The book is part travelogue, but much more. The introduction, written by author Garth Stein, states that the book is “Part travel memoir, part philosophical treatise, entirely compelling, inspiring, and a pleasure to read, this work is a powerful testament to a life devoted to living, learning and education.”
Clayton said that one of the biggest lessons he learned during his travels was that in spite of all the many differences in cultures around the world, there is a “universality of humanity” — That most people just want to live life, not be hurt and not to hurt others.
“Most people are nice people,” he said.
Clayton was a multi-sport star at Port Angeles High School and is attending a 66th class reunion later this month in Port Angeles and the annual Roughriders Hall of Fame dinner at Civic Field on Aug. 20. His late brother Mike Clayton was inducted a couple of times into the hall of fame, both as an individual and as part of the 1966 boys basketball team that finished second in the state.
“It was a great town, the kind of town where if you were at a neighbor’s house, you’d have lunch with them,” he said. He battled dyslexia early in life and he said overcoming it gave him the discipline to succeed.
While Mike is an athletic legend in Port Angeles, Terry was also a star and had scholarship offers to play basketball at four schools in the Pac-8. He ended up attending and playing basketball for Western Washington University. He got a degree in history at WWU, received a teaching credential from University of Washington and began a long teaching career at Seattle high schools, Shoreline Community College and Everett Community College, teaching history and environmental studies.
Clayton said he knew early in life he wanted to teach.
“I knew in the eighth grade that I had to do all I could do to help save society from itself,” he said. He also described himself as an adrenaline junkie. On the cover of his book is a plume of volcanic ash exploding from Mount St. Helens. He was only a few miles from Mount St. Helens when it erupted in 1980 and was able to get the up-close photo. He and a companion just happened to be in a right spot in a bubble where the ash and pyroclastic flow went over them. People only 40 miles away were killed.
“We were almost killed a number of times that day,” he said.
He had some other close calls during his travels, barely avoiding the Chinese army in a valley in India during an invasion in the 1960s. From all of his close calls, Clayton had an epiphany one day that he isn’t remotely afraid of death.
“I’m not afraid of death. I’m not excited about it, but I’m not afraid of it,” he said. “I’m sort of curious what comes next.”

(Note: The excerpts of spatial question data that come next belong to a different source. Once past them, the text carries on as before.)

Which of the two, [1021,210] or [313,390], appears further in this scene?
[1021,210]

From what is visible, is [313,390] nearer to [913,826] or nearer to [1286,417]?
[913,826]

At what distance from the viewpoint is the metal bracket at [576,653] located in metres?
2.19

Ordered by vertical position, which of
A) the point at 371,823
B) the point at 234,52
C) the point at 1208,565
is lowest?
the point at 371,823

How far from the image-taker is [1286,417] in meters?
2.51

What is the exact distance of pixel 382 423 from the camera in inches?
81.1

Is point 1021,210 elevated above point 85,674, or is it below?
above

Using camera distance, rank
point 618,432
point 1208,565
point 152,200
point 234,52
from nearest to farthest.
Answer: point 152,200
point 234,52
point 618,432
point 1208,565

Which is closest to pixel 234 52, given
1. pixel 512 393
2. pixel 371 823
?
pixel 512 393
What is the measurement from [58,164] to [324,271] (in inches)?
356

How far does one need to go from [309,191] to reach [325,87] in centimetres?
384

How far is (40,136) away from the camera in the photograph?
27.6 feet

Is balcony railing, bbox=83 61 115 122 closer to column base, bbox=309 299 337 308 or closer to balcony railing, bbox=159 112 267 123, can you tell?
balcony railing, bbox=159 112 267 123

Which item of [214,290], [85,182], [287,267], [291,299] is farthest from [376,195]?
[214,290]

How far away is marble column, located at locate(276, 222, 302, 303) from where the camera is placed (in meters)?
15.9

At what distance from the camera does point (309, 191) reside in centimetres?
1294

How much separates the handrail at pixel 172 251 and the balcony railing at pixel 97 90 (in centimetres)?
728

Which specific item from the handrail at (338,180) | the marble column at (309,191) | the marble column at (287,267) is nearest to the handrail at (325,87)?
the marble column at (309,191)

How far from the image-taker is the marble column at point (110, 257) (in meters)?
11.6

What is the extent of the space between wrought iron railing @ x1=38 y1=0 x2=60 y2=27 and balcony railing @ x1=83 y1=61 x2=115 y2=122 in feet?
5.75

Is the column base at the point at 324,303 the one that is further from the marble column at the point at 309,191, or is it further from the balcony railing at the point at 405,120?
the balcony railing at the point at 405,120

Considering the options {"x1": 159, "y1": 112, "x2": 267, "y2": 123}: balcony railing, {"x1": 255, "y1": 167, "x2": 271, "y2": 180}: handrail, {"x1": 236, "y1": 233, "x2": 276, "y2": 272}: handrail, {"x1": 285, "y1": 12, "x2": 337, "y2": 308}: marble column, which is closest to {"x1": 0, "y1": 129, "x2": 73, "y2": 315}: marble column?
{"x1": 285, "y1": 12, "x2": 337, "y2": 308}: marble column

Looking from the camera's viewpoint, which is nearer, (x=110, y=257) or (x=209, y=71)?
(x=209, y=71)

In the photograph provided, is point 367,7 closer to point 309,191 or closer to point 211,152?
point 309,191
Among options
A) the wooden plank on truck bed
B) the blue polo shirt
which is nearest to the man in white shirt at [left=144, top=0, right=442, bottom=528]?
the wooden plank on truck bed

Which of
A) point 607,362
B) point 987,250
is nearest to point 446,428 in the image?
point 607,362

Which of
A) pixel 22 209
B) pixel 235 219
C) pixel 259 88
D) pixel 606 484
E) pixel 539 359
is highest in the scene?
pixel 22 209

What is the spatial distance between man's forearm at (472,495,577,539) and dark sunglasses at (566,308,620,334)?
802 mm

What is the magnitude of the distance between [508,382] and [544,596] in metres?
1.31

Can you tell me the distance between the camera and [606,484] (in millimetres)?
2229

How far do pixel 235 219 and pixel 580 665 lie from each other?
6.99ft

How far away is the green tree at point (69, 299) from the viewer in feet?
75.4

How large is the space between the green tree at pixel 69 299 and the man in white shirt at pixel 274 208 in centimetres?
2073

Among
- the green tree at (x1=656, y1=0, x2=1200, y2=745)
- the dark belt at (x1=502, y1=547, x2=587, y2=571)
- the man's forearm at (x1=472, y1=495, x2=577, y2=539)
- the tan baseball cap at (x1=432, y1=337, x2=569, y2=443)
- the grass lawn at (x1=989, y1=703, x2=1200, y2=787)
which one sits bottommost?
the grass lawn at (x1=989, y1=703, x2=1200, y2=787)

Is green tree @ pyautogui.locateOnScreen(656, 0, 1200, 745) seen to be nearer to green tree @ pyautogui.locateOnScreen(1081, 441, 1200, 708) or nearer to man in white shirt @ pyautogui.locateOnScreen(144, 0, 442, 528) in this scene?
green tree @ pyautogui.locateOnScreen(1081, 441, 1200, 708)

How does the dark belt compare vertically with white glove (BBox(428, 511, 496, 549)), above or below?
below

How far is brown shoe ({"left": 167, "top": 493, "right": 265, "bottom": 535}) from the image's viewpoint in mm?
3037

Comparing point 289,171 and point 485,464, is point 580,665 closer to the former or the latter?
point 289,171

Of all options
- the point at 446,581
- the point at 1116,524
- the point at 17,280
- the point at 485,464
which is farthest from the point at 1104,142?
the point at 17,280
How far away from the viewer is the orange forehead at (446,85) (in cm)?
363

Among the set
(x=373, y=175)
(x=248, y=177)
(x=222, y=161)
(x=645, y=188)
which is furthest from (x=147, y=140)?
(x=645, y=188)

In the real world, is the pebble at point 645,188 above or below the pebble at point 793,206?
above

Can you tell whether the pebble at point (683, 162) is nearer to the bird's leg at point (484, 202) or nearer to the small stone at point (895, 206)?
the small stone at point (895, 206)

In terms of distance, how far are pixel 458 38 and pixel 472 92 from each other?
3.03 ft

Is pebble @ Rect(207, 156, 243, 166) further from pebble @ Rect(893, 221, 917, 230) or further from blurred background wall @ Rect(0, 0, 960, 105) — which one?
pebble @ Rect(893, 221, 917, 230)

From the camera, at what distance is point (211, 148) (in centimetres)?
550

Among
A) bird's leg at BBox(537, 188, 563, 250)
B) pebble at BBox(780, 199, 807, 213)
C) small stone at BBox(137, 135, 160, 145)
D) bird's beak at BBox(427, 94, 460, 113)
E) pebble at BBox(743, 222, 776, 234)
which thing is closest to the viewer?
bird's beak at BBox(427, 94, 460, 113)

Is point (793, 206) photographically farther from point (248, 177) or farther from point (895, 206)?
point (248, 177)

Today, travel has become easier, but 50 or 60 years ago, it could be much more difficult. Westerners rarely went to some of the corners of the globe that Clayton visited. He told a story of the oldest throne in the world still standing on the island of Crete. Many years ago, Clayton was able to sit on it. But times have changed with more people traveling the world.
“Now, it’s in a glass cage,” he said.
Clayton said he was inspired to write the book from his travels and his insights into the environment and the world’s cultures. He’s just now beginning to publicize his book after recovering from a hip replacement. He’s 84 years old and plans to continue traveling.